_Problem statement_: Please copy every line from the following entries in which the word "camera" appears.

_Source data_:
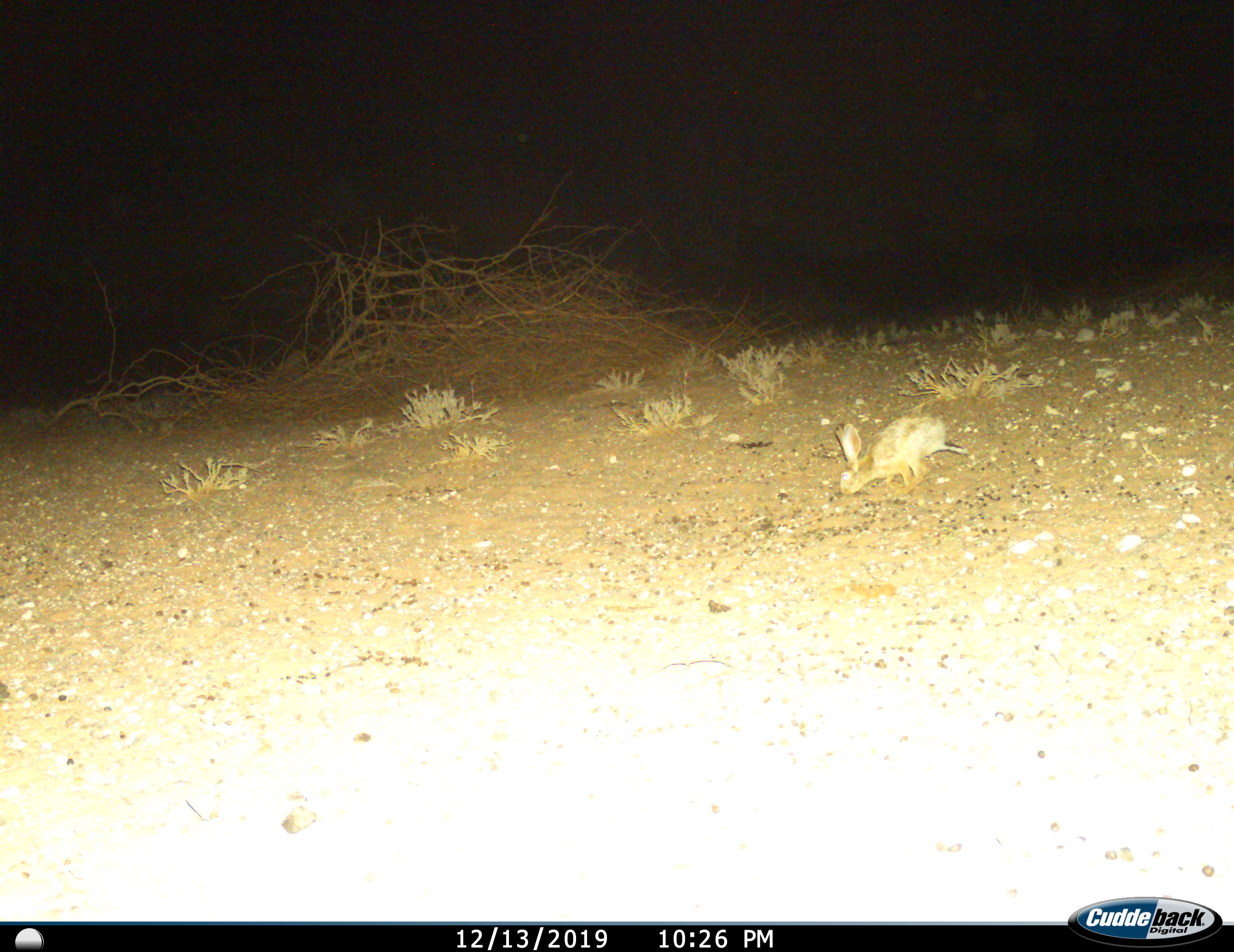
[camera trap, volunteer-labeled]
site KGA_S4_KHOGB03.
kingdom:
* * *
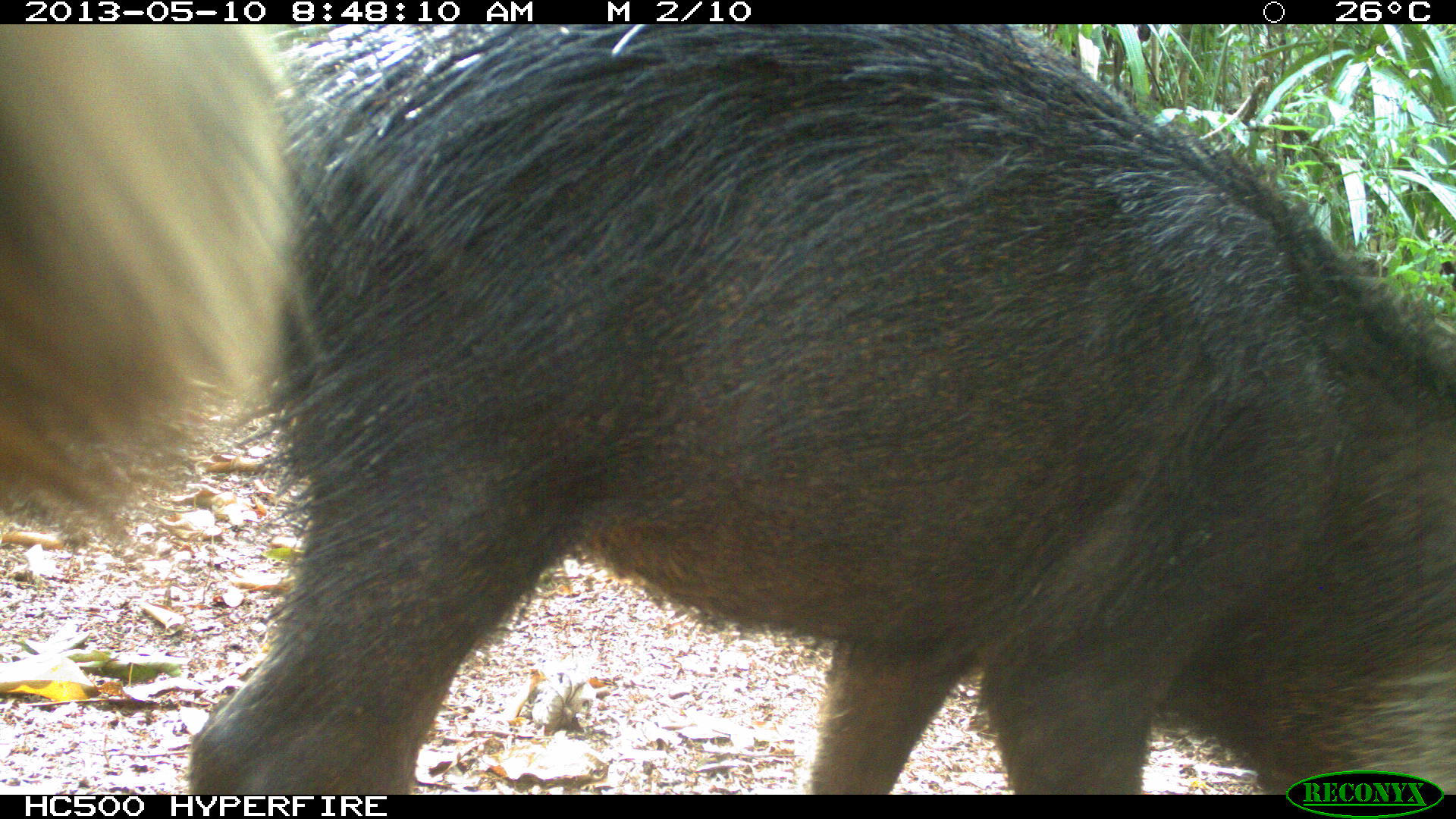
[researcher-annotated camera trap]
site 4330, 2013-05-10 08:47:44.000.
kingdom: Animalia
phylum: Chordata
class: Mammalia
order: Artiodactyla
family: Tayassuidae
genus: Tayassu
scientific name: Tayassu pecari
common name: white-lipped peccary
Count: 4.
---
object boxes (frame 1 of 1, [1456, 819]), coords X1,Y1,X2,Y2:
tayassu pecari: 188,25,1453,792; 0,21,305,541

_Result for this exercise_:
[camera trap, volunteer-labeled]
[researcher-annotated camera trap]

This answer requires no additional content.